Data provided =>
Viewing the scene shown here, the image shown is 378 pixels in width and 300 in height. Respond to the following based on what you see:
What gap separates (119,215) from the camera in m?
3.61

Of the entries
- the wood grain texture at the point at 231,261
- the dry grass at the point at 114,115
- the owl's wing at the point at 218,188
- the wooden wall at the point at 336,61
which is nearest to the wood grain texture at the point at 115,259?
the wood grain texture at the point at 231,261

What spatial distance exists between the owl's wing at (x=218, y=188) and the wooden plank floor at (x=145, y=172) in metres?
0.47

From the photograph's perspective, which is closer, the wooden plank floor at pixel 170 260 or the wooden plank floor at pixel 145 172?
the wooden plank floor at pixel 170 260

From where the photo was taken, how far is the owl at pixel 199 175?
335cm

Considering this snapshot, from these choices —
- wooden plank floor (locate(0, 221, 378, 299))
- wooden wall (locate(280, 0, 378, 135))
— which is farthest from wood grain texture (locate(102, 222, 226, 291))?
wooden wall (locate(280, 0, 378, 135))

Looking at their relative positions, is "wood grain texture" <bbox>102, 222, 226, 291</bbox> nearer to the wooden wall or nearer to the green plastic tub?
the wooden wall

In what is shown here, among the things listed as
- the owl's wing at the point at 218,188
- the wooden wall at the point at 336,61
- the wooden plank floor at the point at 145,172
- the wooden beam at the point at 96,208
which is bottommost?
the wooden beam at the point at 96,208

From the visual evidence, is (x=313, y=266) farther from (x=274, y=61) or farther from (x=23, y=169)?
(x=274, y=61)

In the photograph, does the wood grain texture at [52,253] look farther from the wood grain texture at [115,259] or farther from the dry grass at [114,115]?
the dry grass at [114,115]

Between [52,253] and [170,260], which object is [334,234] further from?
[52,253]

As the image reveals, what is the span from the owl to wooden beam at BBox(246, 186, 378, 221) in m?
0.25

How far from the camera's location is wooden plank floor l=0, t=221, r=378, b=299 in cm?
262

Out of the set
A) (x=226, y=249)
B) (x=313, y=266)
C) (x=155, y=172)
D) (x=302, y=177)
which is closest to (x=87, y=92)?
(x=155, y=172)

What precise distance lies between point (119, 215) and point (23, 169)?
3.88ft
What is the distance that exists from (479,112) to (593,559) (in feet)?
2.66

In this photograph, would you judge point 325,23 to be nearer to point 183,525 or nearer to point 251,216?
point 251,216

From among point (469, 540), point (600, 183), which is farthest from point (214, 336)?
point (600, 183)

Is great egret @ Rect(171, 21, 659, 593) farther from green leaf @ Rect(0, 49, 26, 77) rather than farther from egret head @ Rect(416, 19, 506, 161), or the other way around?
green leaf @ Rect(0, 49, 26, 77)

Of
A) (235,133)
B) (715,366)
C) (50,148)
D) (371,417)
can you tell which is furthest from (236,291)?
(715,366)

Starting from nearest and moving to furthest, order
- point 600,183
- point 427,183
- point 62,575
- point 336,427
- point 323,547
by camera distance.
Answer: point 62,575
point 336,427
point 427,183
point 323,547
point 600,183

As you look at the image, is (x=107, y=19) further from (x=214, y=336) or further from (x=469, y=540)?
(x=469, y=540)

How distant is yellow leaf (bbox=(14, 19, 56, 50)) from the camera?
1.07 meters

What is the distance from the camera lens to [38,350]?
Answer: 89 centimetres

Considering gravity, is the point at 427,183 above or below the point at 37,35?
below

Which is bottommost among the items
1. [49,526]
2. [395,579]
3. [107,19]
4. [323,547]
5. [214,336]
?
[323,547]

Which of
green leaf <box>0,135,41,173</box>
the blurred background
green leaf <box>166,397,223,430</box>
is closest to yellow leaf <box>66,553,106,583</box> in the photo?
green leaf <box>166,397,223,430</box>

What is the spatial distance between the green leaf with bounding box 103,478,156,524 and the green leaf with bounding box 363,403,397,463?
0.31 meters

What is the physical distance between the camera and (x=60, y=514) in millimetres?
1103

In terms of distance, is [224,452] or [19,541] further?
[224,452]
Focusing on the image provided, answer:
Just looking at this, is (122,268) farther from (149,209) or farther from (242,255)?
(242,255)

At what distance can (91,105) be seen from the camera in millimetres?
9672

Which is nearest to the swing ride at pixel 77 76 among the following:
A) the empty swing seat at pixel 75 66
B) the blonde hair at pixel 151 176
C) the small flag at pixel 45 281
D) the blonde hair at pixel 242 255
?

What is being asked => Repeat the material above in full, keeping every word.

Full answer =>
Viewing the scene shown here, the image shown is 378 pixels in width and 300 in height. Respond to the following based on what you see:
What gap separates (119,215) from the camera in m?
3.61

Of the entries
- the wood grain texture at the point at 231,261
- the dry grass at the point at 114,115
- the owl's wing at the point at 218,188
- the wooden wall at the point at 336,61
which is nearest to the wood grain texture at the point at 115,259?
the wood grain texture at the point at 231,261

What spatial distance exists between the owl's wing at (x=218, y=188) and the wooden plank floor at (x=145, y=172) in metres?
0.47

From the photograph's perspective, which is closer, the wooden plank floor at pixel 170 260 or the wooden plank floor at pixel 145 172?
the wooden plank floor at pixel 170 260

From where the photo was taken, how far is the owl at pixel 199 175?
335cm

Considering this snapshot, from these choices —
- wooden plank floor (locate(0, 221, 378, 299))
- wooden wall (locate(280, 0, 378, 135))
— which is farthest from wood grain texture (locate(102, 222, 226, 291))?
wooden wall (locate(280, 0, 378, 135))

Looking at their relative positions, is "wood grain texture" <bbox>102, 222, 226, 291</bbox> nearer to the wooden wall or nearer to the green plastic tub?
the wooden wall

In what is shown here, among the things listed as
- the owl's wing at the point at 218,188
- the wooden wall at the point at 336,61
- the wooden plank floor at the point at 145,172
- the wooden beam at the point at 96,208
which is bottommost?
the wooden beam at the point at 96,208

From the visual evidence, is (x=313, y=266) farther from (x=274, y=61) or farther from (x=23, y=169)?
(x=274, y=61)

In the photograph, does the wood grain texture at [52,253] look farther from the wood grain texture at [115,259] or farther from the dry grass at [114,115]?
the dry grass at [114,115]

Between [52,253] and [170,260], which object is [334,234] further from?
[52,253]

As the image reveals, what is the span from the owl to wooden beam at BBox(246, 186, 378, 221) in m?
0.25

How far from the camera's location is wooden plank floor l=0, t=221, r=378, b=299 in cm?
262

Out of the set
A) (x=226, y=249)
B) (x=313, y=266)
C) (x=155, y=172)
D) (x=302, y=177)
which is closest to (x=87, y=92)?
(x=155, y=172)

What precise distance lies between point (119, 215) and point (23, 169)?
3.88ft
What is the distance that exists from (479,112) to (593,559) (in feet)?
2.66

In this photograph, would you judge point 325,23 to be nearer to point 183,525 or nearer to point 251,216?
point 251,216

From among point (469, 540), point (600, 183), which is farthest from point (214, 336)?
point (600, 183)

Is great egret @ Rect(171, 21, 659, 593) farther from green leaf @ Rect(0, 49, 26, 77) rather than farther from egret head @ Rect(416, 19, 506, 161), or the other way around?
green leaf @ Rect(0, 49, 26, 77)

Of
A) (235,133)
B) (715,366)
C) (50,148)
D) (371,417)
can you tell which is furthest from (236,291)?
(715,366)

Starting from nearest and moving to furthest, order
- point 600,183
- point 427,183
- point 62,575
- point 336,427
- point 323,547
by camera distance.
Answer: point 62,575
point 336,427
point 427,183
point 323,547
point 600,183

As you look at the image, is (x=107, y=19) further from (x=214, y=336) or further from (x=469, y=540)?
(x=469, y=540)

How distant is yellow leaf (bbox=(14, 19, 56, 50)) from the camera?
1.07 meters

What is the distance from the camera lens to [38,350]?
Answer: 89 centimetres

Considering gravity, is the point at 427,183 above or below the point at 37,35?
below

Which is bottommost among the items
1. [49,526]
2. [395,579]
3. [107,19]
4. [323,547]
5. [214,336]
?
[323,547]

Which of
green leaf <box>0,135,41,173</box>
the blurred background
green leaf <box>166,397,223,430</box>
is closest to yellow leaf <box>66,553,106,583</box> in the photo?
green leaf <box>166,397,223,430</box>

What is the spatial distance between the green leaf with bounding box 103,478,156,524 and the green leaf with bounding box 363,403,397,463?
0.31 meters

What is the physical distance between the camera and (x=60, y=514) in millimetres?
1103

In terms of distance, is [224,452] or [19,541] further?
[224,452]
Focusing on the image provided, answer:
Just looking at this, is (122,268) farther from (149,209) or farther from (242,255)?
(242,255)

At what distance can (91,105) be seen from the camera in millimetres?
9672

Which is nearest to the swing ride at pixel 77 76 among the following:
A) the empty swing seat at pixel 75 66
B) the blonde hair at pixel 151 176
C) the small flag at pixel 45 281
D) the blonde hair at pixel 242 255
?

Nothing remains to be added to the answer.